HP are using MTURK to quality check hubs - they've just made it much harder to qualify as a rater:
... Which is a good thing, right? Because these are OUR Hubs they're looking at!
I just pinged Paul and Fawntia to see if it's possible to re-take it.
So you read a Hub and rate it and you get 5 cents? Am I missing something?
I think once we get approved through MTurk and pass the test, yes -- it looks like the compensation depends on our accuracy. I looked at the compensation chart earlier and there appears to be a sliding scale based on accuracy score.
The five cents is a base. There is a bonus system in place worth substantially more per 10.
As it stands, one does only have one shot, so to those who have not taken it yet, be sure to give it your full focus!

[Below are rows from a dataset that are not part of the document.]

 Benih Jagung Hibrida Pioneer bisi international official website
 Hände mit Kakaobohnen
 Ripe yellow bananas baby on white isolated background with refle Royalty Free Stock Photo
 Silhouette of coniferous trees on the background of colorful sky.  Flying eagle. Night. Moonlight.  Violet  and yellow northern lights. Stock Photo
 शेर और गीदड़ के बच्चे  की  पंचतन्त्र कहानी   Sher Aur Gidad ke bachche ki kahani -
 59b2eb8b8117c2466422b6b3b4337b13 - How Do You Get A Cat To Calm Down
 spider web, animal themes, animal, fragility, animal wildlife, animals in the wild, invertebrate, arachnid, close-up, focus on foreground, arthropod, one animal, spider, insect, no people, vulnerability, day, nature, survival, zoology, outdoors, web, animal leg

I'm dooooooomed! I'm a failure........
...seriously, I think you really need to add a note that this is a one-off test. It took me five to ten 'Hits' to get used to the process - by then it was way too late to go back and re-evaluate my methods. I feel there should be a practice group where you can find out how good or bad your ratings are prior to taking the test.
Very disappointed that this happened - I'm not saying that I would have passed - but had I had a chance to really look at some example compared to how I rated them prior to taking the test then I may have been able to adapt to become the type of rater you wanted.

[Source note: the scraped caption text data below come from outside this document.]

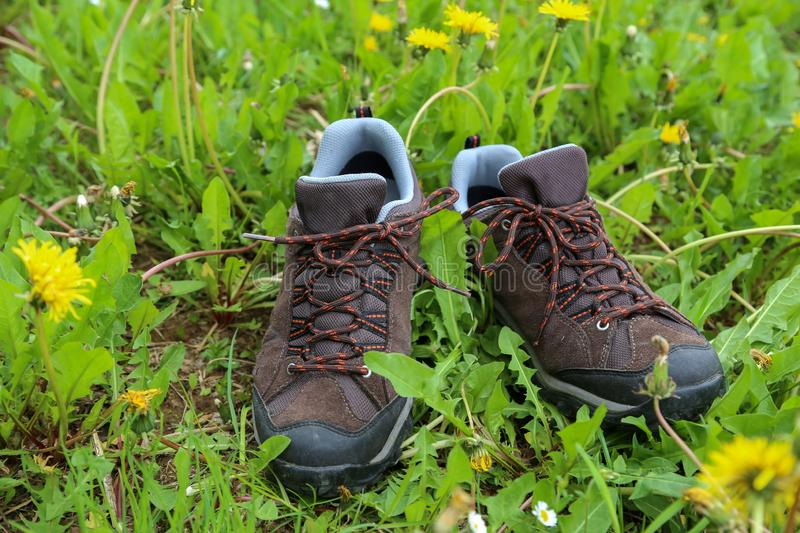 Hiking boots stand in the grass on a meadow.  stock images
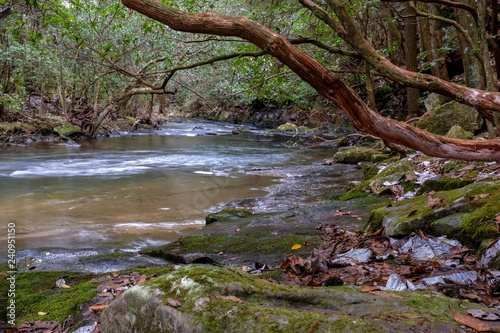 Fotografia, Obraz  Mountain Laurel trees loom over the Little Gizzard Creek by the Fiery Gizzard Trail near Foster Falls, South Cumberland State Park on the Cumberland Plateau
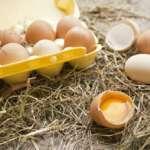 Срок годности куриных яиц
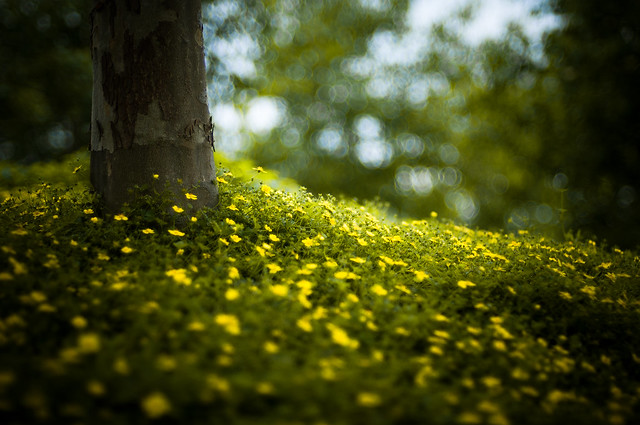 Green Tree - Beautiful Bokeh Photography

Very sucky way to start the day! I also note that there may be a bug in your system as I think I also was able to re-evaluate some of the Hubs this morning...
Ouch! If no one passed it as Paul said, there definitely needs to be more practice, and more than one try of the test. I recommend three different qualification tests, so that people can take one test, get their score and learn what they did wrong, and then take the next one.

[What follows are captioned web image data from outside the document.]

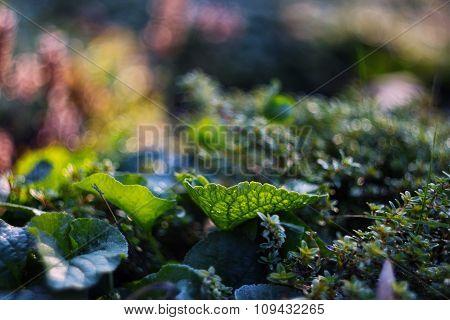 Grean Leaf On Bokeh Background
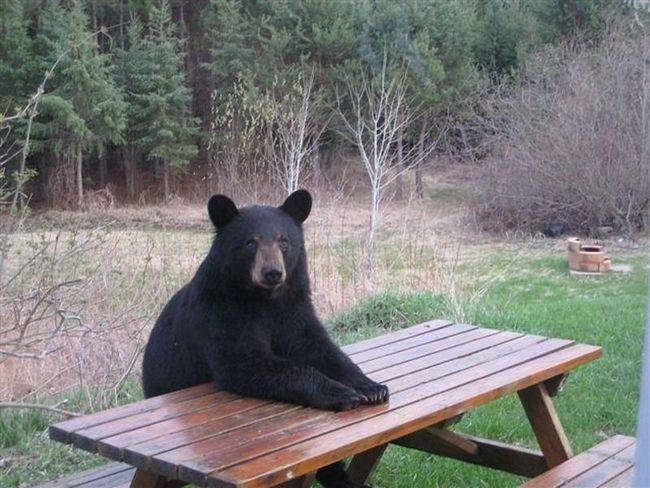 ursos-esqueceram-de-ser-ursos-15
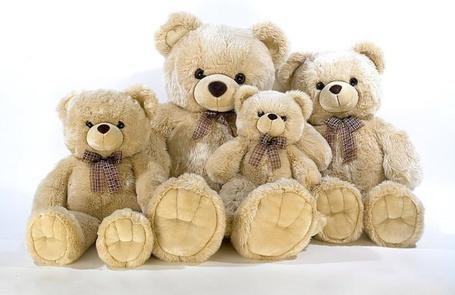 Фото Семья игрушечных медведей (© Юки-тян), добавлено: 17.06.2011 21:31
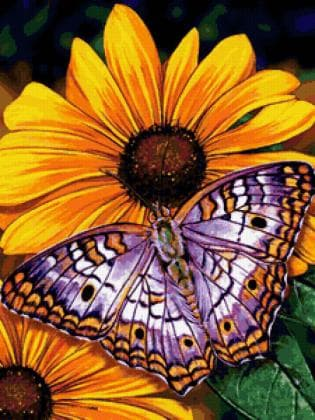 Метелик на квітах DM-177 Алмазна мозаїка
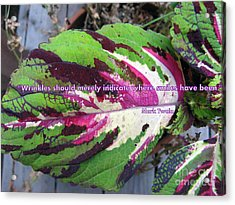Coleus Smile Acrylic Print by Marlene Rose Besso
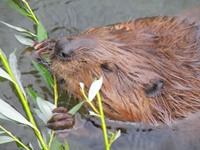 beaver-979851_640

Okay, color me stupid, but I'm still not sure what the benefit is. A person reads an article and rates it and gets paid a base rate of 5 cents, and a bonus of up to $2.00 per 10 articles, or 20 cents an article, so can earn up to 25 cents per article? Even assuming someone can read an article and rate it in 10 minutes and can read 6 articles an hour, that's $3 an hour? So why are we wanting to do this?
My experience is that you could probably read and rate an article in two to three minutes - so that makes a potential of 20 to 30 an hour - max 7.50 - yes minimum wage - but the whole idea is to help improve the quality of HP - so if I do this for an hour a day I get a little pocket money and I help remove a lot of the garbage - which in theory should help my own articles (assuming they have not been removed for being garbage!).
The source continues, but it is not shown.